A vacina é algo corriqueiro na vida – e no braço – de brasilienses de todas as idades, mas nem sempre essa foi a realidade. Uma capital nova, planejada, Brasília viveu diversos momentos da história da implementação das campanhas de vacinação desde sua fundação. Das pistolinhas braço a braço, sem esterilização, àsfake newse negacionismo da pandemia de uma doença totalmente nova, a capital da República testemunhou o nascimento do Programa Nacional de Imunizações (PNI) e do primeiro calendário de vacinação brasileiro, nos anos 1970, e viu o maior movimento de vacinação em massa da história com a luta contra a covid-19.

Atualmente, o Governo do Distrito Federal (GDF), por meio da Secretaria de Saúde, tem promovido diversas ações contínuas para ampliar a cobertura vacinal da população.
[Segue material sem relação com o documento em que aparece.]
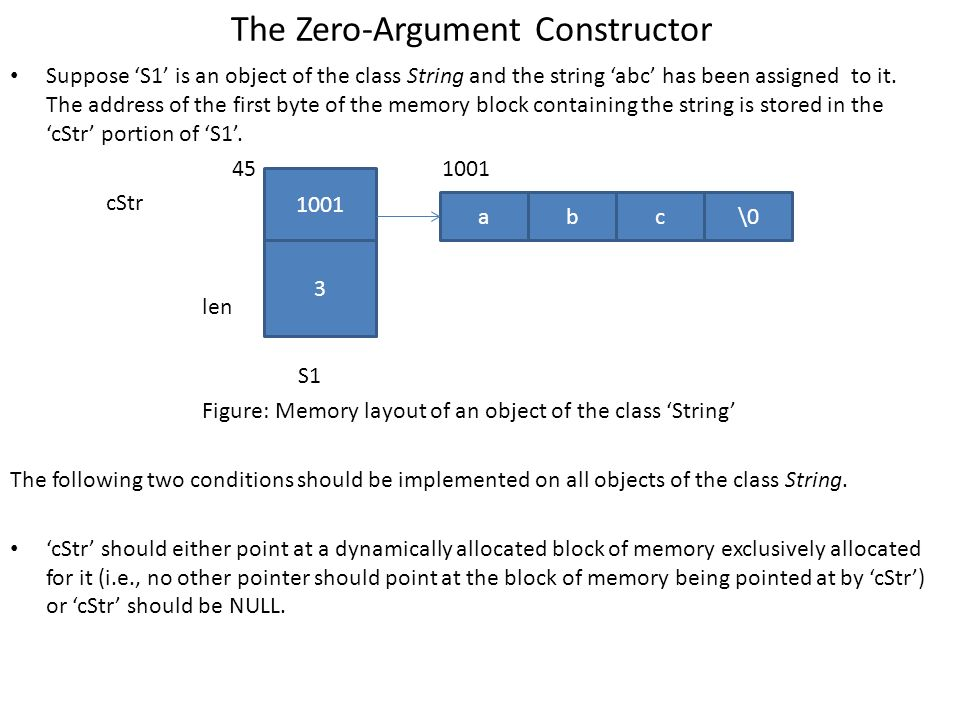 The Zero-Argument Constructor Suppose S1 is an object of the class String and the string abc has been assigned to it.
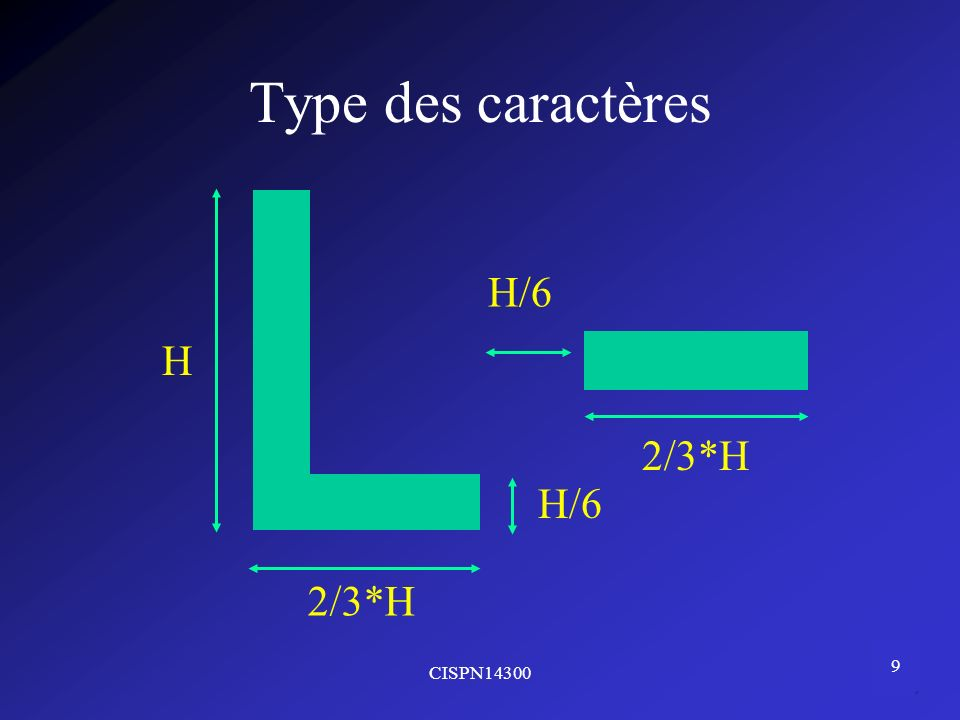 Type des caractères H H/6 2/3*H H/6 2/3*H CISPN14300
Exemplo disso são as iniciativas de vacinação em pontos estratégicos, como a Campanha Nacional de Multivacinação, que terá o Dia D no sábado (26) em cerca de 90 pontos em todo o DF. No Zoológico, a entrada será gratuita para quem levar o cartão de vacinação para se imunizar no local. Além disso, a pasta dispõe de pontos de vacinação de segunda a sexta e nos finais de semana, para que pessoas sem disponibilidade em dias úteis também tenham a oportunidade de se imunizar aos sábados e domingos.

A vacina representa um avanço na ciência capaz de salvar 3 milhões de vidas por ano, em mortes evitadas por imunizantes contra poliomielite, difteria, tétano, coqueluche, sarampo e gripe, segundo estimativa da OMS

Para destacar o Dia D da campanha, o #TBTDoDF relembra alguns momentos históricos da vacinação em Brasília e te conta um pouco da trajetória dessas pequenas doses que salvam vidas e que, ao longo da história, têm sido protagonistas na redução expressiva — ou até mesmo erradicação — de doenças no Brasil, como a poliomielite, febre amarela, varíola e covid-19.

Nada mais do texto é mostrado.